Render as a numbered list every line of the material from the one containing "From the picture" through the last line, inclusive, skipping blank lines.

BEGIN SUPPLIED DATA

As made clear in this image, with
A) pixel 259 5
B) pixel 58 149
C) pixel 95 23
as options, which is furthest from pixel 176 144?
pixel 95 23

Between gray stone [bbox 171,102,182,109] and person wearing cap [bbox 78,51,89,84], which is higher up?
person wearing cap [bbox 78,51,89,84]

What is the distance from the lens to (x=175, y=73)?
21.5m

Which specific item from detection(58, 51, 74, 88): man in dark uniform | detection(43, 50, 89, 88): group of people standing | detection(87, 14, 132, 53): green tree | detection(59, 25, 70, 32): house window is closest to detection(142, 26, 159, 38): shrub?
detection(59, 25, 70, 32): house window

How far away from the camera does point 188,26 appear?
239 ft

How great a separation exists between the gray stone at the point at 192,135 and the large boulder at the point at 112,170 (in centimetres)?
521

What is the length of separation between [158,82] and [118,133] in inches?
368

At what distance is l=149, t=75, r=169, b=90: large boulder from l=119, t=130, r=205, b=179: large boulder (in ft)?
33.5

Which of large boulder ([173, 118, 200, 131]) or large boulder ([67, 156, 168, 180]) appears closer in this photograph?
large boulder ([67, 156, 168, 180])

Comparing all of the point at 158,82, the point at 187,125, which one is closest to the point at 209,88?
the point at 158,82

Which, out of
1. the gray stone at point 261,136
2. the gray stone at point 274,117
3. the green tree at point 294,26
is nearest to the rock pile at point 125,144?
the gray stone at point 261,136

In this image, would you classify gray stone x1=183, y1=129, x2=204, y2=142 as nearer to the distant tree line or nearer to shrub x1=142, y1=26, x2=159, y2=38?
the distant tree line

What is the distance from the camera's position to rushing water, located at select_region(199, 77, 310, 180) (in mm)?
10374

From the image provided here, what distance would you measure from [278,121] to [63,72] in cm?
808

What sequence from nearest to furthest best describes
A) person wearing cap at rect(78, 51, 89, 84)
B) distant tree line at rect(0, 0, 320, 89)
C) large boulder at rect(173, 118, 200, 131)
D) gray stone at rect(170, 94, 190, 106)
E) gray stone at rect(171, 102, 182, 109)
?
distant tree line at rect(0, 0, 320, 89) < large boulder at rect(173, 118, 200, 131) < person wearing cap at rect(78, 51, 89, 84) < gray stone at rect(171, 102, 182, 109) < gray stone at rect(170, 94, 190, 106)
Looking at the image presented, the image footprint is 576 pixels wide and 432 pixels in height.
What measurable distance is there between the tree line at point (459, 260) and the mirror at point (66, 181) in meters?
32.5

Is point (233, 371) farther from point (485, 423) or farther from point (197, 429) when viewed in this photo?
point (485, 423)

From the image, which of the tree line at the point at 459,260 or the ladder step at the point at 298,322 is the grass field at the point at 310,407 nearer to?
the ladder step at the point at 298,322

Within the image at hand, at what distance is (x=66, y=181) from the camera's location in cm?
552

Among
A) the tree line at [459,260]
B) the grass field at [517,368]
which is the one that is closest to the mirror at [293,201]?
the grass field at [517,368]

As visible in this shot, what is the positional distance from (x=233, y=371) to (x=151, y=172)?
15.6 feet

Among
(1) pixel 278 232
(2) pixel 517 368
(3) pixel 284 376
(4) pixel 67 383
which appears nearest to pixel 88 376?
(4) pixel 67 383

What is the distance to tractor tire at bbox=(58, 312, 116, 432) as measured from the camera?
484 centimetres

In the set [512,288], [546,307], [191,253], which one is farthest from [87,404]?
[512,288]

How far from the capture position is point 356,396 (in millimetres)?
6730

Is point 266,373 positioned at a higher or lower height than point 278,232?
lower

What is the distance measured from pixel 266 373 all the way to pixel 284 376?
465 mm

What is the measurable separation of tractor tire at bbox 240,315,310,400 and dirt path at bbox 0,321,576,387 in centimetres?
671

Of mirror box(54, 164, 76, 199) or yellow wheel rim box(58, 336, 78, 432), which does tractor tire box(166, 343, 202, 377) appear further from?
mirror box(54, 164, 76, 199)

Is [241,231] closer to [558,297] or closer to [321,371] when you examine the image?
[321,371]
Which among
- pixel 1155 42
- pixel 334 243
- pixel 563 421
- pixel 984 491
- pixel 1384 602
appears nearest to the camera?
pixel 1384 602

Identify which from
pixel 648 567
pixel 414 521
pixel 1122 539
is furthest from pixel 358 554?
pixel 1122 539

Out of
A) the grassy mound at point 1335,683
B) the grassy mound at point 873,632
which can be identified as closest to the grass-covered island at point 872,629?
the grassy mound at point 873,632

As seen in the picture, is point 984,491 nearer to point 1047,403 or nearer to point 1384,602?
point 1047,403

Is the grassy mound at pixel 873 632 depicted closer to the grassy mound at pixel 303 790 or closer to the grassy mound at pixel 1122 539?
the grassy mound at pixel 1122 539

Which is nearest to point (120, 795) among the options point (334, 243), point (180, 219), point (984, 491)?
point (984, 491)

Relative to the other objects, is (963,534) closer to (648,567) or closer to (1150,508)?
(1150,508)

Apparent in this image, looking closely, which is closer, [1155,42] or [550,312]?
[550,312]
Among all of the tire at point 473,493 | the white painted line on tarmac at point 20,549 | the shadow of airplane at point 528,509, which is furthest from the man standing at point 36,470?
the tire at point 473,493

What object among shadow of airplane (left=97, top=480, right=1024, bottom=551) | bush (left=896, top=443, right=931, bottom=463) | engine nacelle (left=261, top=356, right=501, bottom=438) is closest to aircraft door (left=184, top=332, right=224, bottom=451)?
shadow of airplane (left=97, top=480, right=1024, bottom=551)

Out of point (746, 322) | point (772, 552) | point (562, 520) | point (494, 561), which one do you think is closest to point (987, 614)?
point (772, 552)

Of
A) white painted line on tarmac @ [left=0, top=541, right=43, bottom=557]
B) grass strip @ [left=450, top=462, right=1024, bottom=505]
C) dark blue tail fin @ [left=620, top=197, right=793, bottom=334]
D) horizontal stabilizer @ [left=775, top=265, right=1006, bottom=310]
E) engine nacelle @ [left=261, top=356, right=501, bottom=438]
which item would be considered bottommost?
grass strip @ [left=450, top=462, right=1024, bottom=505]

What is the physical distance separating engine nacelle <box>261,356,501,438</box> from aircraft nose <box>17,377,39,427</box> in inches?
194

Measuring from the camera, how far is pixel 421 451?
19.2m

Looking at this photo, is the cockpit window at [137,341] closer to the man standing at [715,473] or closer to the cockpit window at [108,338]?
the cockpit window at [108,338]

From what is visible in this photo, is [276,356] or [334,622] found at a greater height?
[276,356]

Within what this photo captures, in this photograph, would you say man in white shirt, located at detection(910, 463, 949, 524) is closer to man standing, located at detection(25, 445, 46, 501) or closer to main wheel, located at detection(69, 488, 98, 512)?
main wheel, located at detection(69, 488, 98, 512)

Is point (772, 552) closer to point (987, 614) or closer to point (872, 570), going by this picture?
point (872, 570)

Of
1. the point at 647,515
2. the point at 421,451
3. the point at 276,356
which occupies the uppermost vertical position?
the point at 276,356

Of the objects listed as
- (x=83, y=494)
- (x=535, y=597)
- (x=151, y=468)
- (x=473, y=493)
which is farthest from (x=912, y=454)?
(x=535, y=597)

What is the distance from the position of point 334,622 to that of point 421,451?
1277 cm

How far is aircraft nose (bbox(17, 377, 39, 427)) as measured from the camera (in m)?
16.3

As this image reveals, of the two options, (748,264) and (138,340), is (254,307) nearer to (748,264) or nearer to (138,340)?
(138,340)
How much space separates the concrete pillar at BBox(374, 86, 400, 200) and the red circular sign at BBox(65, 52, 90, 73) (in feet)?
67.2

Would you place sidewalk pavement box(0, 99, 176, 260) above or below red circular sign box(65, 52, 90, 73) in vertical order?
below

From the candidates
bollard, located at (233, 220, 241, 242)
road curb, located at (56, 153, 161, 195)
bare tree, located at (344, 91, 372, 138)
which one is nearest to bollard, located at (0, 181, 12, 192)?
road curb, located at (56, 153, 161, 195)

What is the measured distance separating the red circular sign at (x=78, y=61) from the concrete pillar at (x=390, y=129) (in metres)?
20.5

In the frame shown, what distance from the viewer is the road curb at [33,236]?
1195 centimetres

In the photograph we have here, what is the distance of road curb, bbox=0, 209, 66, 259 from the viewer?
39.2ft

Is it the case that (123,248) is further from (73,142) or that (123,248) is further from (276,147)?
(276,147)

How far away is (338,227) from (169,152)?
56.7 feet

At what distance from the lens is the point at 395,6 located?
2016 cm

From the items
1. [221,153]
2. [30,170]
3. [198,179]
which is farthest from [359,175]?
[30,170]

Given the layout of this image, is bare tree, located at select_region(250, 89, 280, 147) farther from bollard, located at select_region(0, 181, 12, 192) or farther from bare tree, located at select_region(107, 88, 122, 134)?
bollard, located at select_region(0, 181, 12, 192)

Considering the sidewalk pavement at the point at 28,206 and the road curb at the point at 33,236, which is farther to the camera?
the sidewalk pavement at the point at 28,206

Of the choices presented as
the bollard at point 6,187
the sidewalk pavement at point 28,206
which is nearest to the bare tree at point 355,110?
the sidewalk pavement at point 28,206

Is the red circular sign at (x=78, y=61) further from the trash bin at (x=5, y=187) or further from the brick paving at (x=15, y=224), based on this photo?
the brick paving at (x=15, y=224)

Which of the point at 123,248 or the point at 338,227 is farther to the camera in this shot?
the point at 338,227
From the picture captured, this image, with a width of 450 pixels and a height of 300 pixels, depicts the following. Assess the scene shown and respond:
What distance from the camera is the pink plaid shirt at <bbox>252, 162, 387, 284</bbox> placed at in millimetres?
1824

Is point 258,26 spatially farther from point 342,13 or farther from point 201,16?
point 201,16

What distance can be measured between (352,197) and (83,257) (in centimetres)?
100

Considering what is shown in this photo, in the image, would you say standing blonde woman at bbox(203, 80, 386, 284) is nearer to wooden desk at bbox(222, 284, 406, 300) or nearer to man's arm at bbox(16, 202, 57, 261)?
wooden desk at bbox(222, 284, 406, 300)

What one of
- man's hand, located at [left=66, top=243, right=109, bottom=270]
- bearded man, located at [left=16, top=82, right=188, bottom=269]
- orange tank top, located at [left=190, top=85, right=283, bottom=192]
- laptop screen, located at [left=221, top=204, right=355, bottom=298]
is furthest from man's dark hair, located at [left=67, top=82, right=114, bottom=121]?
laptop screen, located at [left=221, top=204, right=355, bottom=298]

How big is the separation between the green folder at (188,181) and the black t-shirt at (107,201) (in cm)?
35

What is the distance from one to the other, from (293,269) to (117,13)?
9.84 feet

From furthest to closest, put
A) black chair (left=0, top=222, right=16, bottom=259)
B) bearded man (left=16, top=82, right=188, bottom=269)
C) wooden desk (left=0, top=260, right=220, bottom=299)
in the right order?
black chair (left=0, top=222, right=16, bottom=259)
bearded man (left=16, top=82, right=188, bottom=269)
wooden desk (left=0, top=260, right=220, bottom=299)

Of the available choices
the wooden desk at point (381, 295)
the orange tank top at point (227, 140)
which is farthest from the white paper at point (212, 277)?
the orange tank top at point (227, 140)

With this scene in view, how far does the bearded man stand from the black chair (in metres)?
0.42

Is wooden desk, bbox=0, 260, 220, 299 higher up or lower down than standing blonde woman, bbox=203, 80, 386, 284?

END SUPPLIED DATA

CORRECT RESPONSE:
1. From the picture captured, this image, with a width of 450 pixels and a height of 300 pixels, depicts the following. Assess the scene shown and respond:
2. What distance from the camera is the pink plaid shirt at <bbox>252, 162, 387, 284</bbox> placed at in millimetres?
3. 1824
4. Is point 258,26 spatially farther from point 342,13 or farther from point 201,16?
5. point 201,16
6. What distance can be measured between (352,197) and (83,257) (in centimetres)?
7. 100
8. Considering what is shown in this photo, in the image, would you say standing blonde woman at bbox(203, 80, 386, 284) is nearer to wooden desk at bbox(222, 284, 406, 300) or nearer to man's arm at bbox(16, 202, 57, 261)?
9. wooden desk at bbox(222, 284, 406, 300)
10. What one of
11. - man's hand, located at [left=66, top=243, right=109, bottom=270]
12. - bearded man, located at [left=16, top=82, right=188, bottom=269]
13. - orange tank top, located at [left=190, top=85, right=283, bottom=192]
14. - laptop screen, located at [left=221, top=204, right=355, bottom=298]
15. is furthest from man's dark hair, located at [left=67, top=82, right=114, bottom=121]?
16. laptop screen, located at [left=221, top=204, right=355, bottom=298]
17. How big is the separation between the green folder at (188,181) and the black t-shirt at (107,201) (in cm)?
18. 35
19. What is the distance from one to the other, from (293,269) to (117,13)?
20. 9.84 feet
21. From furthest to closest, put
22. A) black chair (left=0, top=222, right=16, bottom=259)
23. B) bearded man (left=16, top=82, right=188, bottom=269)
24. C) wooden desk (left=0, top=260, right=220, bottom=299)
25. in the right order?
26. black chair (left=0, top=222, right=16, bottom=259)
27. bearded man (left=16, top=82, right=188, bottom=269)
28. wooden desk (left=0, top=260, right=220, bottom=299)
29. Of the available choices
30. the wooden desk at point (381, 295)
31. the orange tank top at point (227, 140)
32. which is farthest from the white paper at point (212, 277)?
33. the orange tank top at point (227, 140)
34. With this scene in view, how far does the bearded man stand from the black chair (in metres)?
35. 0.42
36. Is wooden desk, bbox=0, 260, 220, 299 higher up or lower down than standing blonde woman, bbox=203, 80, 386, 284?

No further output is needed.